### Problem
The tail of the records, from the line containing "order: Proboscidea" through the final line, should be printed exactly and on its own.

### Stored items
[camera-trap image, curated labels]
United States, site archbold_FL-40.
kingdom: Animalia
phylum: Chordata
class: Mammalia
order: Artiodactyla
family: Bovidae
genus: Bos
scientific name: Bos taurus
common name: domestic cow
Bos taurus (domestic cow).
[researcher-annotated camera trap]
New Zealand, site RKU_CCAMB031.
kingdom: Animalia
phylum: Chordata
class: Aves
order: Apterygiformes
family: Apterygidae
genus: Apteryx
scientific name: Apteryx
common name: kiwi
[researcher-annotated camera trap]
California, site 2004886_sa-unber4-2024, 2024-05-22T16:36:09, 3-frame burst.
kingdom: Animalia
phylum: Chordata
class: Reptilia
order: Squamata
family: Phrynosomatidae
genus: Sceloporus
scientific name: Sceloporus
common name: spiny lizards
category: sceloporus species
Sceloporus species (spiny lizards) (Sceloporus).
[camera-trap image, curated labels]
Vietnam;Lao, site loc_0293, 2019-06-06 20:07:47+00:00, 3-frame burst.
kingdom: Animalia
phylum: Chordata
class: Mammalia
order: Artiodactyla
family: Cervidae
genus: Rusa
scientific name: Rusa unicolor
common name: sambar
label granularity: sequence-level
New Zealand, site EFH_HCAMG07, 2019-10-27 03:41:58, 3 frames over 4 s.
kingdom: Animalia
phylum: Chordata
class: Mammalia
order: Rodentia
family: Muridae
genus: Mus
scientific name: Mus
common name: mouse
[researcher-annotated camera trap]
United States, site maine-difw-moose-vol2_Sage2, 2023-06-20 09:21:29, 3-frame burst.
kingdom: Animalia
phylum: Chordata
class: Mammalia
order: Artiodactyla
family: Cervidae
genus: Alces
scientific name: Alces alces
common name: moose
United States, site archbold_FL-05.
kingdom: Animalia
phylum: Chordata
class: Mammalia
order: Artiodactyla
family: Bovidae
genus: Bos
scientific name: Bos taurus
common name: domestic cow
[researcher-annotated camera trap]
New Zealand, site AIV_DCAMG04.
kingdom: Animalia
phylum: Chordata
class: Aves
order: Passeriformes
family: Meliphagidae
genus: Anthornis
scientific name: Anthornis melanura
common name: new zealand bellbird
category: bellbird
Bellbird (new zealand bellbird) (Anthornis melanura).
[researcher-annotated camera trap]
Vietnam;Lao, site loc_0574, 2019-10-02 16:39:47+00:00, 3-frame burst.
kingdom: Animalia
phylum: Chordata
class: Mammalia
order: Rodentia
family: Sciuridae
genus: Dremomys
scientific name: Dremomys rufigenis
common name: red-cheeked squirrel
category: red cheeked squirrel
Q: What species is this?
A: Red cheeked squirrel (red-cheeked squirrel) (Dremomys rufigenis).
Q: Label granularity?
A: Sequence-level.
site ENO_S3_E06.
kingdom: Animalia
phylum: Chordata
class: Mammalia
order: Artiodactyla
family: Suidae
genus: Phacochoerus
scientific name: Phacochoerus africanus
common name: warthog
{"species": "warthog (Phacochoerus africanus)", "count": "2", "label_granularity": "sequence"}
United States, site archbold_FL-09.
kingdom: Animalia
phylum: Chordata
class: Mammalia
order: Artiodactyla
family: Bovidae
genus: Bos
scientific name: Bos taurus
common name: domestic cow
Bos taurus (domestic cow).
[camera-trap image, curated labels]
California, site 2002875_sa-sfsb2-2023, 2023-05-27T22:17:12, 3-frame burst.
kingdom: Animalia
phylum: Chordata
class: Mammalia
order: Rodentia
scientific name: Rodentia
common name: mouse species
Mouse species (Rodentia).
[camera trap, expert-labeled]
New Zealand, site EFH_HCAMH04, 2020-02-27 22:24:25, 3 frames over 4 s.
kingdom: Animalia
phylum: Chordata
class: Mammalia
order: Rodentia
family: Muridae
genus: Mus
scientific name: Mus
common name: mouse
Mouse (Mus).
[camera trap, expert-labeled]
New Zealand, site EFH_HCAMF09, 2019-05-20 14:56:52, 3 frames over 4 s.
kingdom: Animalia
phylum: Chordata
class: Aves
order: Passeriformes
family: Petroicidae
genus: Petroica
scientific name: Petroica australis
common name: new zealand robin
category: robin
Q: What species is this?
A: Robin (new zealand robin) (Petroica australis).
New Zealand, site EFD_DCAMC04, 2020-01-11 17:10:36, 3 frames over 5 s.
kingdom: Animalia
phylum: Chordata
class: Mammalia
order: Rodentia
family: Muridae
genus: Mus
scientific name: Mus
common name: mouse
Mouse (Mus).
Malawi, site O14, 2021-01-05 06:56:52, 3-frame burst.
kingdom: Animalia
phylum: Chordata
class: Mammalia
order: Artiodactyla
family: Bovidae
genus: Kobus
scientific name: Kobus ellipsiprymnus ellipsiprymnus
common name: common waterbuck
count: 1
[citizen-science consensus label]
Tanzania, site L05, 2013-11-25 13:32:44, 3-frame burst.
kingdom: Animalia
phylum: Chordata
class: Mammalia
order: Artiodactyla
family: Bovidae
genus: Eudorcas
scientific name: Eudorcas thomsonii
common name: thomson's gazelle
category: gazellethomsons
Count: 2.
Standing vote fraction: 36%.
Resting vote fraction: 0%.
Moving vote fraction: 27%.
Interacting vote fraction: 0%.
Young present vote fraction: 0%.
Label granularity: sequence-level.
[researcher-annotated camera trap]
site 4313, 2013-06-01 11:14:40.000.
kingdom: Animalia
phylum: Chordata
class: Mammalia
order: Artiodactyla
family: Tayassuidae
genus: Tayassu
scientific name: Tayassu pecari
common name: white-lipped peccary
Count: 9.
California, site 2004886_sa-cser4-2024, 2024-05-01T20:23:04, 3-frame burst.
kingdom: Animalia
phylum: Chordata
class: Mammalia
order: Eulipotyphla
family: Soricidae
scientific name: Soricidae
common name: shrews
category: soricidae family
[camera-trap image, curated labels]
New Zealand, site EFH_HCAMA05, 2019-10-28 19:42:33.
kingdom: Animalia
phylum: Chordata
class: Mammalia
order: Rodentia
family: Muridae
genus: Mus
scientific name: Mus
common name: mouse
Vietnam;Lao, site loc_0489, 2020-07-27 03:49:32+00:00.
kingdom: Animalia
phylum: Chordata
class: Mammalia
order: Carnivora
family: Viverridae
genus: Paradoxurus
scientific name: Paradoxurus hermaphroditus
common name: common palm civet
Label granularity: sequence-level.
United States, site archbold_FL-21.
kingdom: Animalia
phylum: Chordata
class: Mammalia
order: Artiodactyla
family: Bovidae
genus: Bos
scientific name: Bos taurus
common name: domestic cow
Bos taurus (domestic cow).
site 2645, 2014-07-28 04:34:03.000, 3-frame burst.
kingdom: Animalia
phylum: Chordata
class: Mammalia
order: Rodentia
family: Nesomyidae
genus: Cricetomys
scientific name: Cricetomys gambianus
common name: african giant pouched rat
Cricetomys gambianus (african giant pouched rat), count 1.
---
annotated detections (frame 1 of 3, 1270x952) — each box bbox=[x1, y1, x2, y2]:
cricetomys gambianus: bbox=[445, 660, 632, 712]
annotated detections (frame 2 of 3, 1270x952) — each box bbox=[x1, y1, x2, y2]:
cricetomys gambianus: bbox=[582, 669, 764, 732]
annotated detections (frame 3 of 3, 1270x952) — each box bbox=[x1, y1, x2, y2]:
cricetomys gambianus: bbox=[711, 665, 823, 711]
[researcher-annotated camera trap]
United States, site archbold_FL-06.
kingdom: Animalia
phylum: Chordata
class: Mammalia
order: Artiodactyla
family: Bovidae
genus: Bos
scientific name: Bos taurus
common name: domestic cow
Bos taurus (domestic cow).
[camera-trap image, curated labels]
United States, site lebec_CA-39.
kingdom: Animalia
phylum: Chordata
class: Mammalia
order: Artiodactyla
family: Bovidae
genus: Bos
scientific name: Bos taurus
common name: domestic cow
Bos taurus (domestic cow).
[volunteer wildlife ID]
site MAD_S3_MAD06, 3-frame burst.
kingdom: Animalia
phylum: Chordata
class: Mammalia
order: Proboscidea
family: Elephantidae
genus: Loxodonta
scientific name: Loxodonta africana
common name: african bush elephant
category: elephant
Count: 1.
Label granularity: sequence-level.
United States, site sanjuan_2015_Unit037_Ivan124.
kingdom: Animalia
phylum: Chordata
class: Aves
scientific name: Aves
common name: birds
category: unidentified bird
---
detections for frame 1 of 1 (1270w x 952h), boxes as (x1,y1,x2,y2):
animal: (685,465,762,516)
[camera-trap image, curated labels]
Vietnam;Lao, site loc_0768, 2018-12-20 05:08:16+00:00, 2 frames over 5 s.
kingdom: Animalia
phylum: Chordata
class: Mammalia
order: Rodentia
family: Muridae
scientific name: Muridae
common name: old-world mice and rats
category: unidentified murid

### Solution for this exercise
order: Proboscidea
family: Elephantidae
genus: Loxodonta
scientific name: Loxodonta africana
common name: african bush elephant
category: elephant
Count: 1.
Label granularity: sequence-level.
United States, site sanjuan_2015_Unit037_Ivan124.
kingdom: Animalia
phylum: Chordata
class: Aves
scientific name: Aves
common name: birds
category: unidentified bird
---
detections for frame 1 of 1 (1270w x 952h), boxes as (x1,y1,x2,y2):
animal: (685,465,762,516)
[camera-trap image, curated labels]
Vietnam;Lao, site loc_0768, 2018-12-20 05:08:16+00:00, 2 frames over 5 s.
kingdom: Animalia
phylum: Chordata
class: Mammalia
order: Rodentia
family: Muridae
scientific name: Muridae
common name: old-world mice and rats
category: unidentified murid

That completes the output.